Third: The Smells. Indian corn and gourds don’t have much aroma, so unless you are willing to wait to smell the roasting turkey on Thanksgiving day, I suggest baking a little gingerbread or dropping a few cinnamon sticks into your hot toddy. If the tree farms haven’t opened for business, why not light a pine scented candle to awaken the spirit of Christmas?

Fourth: The Sounds. As far as I am aware, there is not a catchy compact disc compilation of Thanksgiving songs by Frank Sinatra, Nat King Cole, Neil Sedaka or Barbara Streisand. The only traditional Thanksgiving song known by most Americans is “Over the River and Through the Woods,” a song adapted from a poem by Lydia Maria Child in 1844.

What most Americans don’t know is that the song actually contains six stanzas of which only the first two are widely known.  In order to get to the line containing the word “Thanksgiving,” one would need to know the last four stanzas which include virtually unknown phrases such as “To have a first-rate play” and “Trot fast, my dapple gray.”  Most of us start out robustly singing the first two stanzas, then trail off mumbling when we can’t recall the rest of the words. Why suffer that non-crescendo when you can all sing a rousing uninterrupted round of “Jingle Bells?”

Other than the sizzle of the roasting turkey pan juices, I think we can all agree that the Thanksgiving sounds could use a little supplementing.  So slip in a good Christmas CD and tap your toes while you cut the veggies for the relish tray.
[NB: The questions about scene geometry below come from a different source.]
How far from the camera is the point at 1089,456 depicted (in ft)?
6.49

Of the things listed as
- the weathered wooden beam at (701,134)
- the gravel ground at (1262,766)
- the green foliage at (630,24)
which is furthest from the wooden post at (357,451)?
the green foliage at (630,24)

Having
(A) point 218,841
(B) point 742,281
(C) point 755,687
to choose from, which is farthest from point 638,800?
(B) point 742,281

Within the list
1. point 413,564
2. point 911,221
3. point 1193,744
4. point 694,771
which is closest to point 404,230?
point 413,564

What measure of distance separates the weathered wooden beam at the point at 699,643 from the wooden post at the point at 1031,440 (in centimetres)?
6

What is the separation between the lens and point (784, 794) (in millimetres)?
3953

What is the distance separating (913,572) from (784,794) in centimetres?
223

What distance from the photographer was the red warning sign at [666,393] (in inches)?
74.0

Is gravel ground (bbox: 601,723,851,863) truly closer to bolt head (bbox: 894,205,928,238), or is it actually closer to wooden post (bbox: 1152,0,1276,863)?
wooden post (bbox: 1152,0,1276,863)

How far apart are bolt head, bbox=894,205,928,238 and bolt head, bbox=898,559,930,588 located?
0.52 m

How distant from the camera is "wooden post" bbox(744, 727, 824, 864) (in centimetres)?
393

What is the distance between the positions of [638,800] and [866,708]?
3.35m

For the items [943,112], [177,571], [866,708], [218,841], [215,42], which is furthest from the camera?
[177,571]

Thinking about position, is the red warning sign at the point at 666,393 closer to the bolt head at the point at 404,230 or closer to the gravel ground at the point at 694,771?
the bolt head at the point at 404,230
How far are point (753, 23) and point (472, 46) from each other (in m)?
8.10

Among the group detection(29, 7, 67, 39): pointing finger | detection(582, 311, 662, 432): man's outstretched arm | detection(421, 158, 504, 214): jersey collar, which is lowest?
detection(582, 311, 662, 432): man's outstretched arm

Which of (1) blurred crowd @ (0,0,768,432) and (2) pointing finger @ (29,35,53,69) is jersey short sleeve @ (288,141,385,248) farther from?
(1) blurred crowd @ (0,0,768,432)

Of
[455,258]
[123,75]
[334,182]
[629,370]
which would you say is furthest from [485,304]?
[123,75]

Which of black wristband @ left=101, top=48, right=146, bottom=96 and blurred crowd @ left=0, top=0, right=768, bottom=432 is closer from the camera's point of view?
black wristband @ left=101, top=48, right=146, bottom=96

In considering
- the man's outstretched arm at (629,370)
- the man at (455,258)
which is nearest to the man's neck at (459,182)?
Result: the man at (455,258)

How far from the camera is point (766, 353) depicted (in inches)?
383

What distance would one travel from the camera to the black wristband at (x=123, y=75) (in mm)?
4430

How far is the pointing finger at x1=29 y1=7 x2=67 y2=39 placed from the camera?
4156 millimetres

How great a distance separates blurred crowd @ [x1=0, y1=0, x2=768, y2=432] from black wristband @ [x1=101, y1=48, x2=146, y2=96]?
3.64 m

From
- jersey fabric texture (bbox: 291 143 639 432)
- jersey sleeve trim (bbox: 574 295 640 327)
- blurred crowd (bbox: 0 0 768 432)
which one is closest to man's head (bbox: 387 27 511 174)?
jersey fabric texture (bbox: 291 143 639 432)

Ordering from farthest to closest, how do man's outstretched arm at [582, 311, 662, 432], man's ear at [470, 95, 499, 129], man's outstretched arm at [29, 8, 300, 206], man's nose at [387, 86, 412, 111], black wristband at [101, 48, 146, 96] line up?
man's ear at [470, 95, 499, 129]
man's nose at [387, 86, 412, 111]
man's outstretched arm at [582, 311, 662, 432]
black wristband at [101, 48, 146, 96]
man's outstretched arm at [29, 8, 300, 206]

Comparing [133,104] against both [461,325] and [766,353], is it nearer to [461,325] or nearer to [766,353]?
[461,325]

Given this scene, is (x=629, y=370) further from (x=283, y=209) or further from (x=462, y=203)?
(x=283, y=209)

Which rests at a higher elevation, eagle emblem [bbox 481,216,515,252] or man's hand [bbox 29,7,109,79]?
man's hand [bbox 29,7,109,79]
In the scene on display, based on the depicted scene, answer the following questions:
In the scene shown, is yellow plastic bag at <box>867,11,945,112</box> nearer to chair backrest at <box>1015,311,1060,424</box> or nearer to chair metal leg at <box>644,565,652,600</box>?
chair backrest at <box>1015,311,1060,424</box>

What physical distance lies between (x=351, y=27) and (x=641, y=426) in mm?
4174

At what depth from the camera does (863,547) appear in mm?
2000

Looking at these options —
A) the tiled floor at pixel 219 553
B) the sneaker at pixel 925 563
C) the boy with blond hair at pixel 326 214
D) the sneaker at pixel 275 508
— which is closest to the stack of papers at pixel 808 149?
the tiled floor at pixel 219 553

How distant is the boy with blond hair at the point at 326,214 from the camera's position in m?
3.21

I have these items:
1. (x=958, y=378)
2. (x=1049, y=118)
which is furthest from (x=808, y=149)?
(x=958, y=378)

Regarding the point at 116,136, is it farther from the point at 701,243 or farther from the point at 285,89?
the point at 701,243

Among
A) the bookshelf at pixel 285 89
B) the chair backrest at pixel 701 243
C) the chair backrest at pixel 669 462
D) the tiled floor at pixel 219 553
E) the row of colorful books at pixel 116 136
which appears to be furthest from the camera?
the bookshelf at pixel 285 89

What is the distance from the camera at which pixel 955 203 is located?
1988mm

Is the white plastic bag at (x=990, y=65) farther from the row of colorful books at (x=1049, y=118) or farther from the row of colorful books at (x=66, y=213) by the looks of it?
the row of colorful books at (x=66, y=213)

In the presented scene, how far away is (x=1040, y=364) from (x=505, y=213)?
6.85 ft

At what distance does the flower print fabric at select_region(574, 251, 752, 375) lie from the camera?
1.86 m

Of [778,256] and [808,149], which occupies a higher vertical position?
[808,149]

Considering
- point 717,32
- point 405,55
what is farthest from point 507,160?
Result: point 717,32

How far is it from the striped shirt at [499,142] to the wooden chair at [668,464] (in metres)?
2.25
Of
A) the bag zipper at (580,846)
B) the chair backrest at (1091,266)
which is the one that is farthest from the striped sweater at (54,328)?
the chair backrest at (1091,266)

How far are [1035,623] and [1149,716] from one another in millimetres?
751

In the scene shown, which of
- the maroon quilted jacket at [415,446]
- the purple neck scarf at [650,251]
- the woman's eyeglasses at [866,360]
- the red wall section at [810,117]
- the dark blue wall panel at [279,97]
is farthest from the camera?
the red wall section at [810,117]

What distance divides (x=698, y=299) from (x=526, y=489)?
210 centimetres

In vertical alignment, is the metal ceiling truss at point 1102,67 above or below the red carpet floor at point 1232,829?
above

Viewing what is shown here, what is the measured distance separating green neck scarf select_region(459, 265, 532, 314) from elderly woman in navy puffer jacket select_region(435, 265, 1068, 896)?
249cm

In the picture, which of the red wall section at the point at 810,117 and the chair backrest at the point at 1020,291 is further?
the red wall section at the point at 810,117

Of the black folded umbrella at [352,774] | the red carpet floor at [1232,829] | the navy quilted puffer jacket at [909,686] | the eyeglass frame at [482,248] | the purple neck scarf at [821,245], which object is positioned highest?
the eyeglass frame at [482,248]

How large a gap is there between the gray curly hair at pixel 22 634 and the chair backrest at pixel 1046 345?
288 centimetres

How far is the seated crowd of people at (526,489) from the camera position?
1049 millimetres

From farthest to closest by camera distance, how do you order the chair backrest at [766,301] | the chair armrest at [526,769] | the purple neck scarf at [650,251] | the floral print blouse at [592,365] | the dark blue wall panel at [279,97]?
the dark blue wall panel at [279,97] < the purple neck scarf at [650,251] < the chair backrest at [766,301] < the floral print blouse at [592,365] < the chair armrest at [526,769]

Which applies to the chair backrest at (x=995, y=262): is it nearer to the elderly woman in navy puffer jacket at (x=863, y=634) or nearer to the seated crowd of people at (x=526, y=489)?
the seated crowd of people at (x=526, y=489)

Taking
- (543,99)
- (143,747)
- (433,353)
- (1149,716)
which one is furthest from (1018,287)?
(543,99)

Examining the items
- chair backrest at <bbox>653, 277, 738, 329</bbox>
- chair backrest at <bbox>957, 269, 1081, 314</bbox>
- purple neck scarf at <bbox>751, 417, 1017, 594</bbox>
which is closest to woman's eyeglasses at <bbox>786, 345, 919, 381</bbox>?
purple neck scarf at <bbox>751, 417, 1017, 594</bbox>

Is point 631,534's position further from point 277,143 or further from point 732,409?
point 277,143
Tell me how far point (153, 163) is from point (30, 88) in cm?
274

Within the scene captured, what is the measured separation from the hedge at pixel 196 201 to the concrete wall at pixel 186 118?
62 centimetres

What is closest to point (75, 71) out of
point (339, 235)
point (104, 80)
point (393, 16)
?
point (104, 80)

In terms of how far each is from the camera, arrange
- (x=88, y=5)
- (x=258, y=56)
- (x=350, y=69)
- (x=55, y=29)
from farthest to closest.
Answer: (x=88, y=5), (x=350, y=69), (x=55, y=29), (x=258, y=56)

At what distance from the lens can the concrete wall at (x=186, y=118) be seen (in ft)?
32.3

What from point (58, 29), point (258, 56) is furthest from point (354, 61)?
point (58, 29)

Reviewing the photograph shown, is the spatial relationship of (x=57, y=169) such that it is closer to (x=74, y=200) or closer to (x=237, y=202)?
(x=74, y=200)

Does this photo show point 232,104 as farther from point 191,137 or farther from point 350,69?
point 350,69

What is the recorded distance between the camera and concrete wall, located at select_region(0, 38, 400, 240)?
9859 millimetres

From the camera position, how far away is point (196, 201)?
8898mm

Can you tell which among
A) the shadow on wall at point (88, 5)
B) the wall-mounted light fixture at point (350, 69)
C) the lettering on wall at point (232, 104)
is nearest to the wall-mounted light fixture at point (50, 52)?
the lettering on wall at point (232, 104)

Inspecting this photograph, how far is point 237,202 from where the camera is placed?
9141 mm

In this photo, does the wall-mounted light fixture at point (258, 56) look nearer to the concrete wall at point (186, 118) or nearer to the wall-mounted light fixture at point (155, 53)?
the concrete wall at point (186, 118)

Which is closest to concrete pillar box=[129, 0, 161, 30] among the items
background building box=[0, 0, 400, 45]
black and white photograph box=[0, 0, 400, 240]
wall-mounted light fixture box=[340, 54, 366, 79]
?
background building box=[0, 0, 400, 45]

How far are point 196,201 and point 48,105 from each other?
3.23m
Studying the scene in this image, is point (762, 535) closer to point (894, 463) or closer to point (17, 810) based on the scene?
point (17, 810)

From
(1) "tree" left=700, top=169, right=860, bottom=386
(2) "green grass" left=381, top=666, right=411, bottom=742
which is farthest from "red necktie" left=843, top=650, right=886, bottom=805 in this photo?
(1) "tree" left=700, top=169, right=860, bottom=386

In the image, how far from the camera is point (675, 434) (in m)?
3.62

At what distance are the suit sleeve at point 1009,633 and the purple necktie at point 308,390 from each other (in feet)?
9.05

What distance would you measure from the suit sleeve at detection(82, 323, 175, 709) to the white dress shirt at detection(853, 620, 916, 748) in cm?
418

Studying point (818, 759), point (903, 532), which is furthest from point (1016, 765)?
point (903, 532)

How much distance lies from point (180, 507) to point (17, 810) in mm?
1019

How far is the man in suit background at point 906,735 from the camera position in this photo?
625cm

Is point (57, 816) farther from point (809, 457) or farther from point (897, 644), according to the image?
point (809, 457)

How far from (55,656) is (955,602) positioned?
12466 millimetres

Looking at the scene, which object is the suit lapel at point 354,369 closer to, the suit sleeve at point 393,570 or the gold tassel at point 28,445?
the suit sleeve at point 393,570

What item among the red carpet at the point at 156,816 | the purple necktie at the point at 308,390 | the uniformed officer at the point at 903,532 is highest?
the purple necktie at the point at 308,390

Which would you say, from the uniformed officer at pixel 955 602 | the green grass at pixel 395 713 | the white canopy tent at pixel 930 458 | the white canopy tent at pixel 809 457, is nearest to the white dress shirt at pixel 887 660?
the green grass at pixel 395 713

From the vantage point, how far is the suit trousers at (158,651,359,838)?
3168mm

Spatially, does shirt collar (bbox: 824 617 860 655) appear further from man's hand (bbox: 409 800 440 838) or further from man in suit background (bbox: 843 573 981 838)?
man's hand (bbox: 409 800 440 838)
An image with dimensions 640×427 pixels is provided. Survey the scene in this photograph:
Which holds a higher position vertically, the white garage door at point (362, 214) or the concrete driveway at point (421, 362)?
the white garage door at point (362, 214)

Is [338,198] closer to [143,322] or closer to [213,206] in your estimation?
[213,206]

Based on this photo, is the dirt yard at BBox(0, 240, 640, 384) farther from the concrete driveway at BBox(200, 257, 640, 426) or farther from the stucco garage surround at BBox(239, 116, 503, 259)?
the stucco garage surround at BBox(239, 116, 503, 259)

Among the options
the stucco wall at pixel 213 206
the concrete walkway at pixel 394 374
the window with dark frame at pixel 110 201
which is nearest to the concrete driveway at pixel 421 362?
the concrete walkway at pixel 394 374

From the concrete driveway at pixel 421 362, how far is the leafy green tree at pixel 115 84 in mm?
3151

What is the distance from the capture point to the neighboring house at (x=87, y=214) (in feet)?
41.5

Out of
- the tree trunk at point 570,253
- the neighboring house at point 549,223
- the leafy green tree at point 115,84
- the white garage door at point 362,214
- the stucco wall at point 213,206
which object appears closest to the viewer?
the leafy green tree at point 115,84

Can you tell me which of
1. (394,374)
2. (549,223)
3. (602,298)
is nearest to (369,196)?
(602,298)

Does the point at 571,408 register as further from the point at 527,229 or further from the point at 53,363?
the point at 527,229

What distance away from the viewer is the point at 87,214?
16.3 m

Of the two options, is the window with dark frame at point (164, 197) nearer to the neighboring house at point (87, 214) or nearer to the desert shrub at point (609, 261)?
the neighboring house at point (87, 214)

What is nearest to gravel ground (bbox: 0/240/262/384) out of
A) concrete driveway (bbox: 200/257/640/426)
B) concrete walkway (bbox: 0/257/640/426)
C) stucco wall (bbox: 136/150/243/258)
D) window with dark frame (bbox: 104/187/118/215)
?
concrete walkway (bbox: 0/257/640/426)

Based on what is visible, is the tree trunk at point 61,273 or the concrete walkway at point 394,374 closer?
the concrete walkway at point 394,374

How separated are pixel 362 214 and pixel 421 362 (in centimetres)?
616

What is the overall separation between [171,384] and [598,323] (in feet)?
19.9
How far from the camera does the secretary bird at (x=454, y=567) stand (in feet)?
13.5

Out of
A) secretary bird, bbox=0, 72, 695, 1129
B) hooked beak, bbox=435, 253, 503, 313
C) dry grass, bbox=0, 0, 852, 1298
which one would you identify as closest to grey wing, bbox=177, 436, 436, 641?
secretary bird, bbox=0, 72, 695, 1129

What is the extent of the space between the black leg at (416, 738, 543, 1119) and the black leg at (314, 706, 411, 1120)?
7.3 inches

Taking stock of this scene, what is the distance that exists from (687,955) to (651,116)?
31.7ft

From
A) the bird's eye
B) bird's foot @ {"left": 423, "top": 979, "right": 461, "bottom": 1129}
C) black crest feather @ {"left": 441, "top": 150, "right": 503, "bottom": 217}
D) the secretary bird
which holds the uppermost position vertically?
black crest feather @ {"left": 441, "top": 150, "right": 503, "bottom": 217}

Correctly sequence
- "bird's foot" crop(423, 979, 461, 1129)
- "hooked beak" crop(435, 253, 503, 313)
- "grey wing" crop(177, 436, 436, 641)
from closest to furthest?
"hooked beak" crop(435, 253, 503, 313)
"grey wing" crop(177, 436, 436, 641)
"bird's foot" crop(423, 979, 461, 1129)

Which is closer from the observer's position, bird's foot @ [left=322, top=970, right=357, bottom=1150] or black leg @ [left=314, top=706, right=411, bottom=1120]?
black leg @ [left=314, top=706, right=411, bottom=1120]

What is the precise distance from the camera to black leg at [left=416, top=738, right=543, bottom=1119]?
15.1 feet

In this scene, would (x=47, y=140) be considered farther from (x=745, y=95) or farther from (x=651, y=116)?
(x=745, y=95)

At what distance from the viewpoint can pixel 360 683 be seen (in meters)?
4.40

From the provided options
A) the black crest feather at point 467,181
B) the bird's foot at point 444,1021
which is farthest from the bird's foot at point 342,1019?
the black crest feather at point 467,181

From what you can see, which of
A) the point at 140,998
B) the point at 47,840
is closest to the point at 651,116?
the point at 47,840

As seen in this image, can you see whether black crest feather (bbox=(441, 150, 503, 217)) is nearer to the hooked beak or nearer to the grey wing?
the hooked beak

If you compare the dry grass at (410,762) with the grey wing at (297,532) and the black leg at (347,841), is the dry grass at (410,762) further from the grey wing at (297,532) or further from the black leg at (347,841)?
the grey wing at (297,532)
When it really boils down to it, Thanksgiving and Christmas have become intermingled in such a way that they can no longer be completely separated. So I say to heck with it. 

The real reason we won’t climb into our musty attics or descend into our moldy basements to retrieve our Christmas decorations before Thanksgiving is because someone has said that doing so would mean we were being indoctrinated by the commercial advertising media. Whether it be some snooty social commentator or the advertising media, we are being told what to do any way you look at it.

Phooey! Not to bring Independence Day into this too, but I say hang your stockings and bake your Russian Teacakes when you damned well please.  Besides, would it be so bad to get your shopping done a little early and actually be able to relax when December rolls around?

Today, I plugged my 1972 ceramic tree in and let out a little gasp as the tiny pegs glowed in all the colors of the rainbow. I stared a while, as my brain tapped into a bank of dusty but fond memories of holidays past. “Oh Christmas Tree” popped into my head and I began to hum. Call it gauche, simple minded, brainwashed or indoctrinated. I call it fun.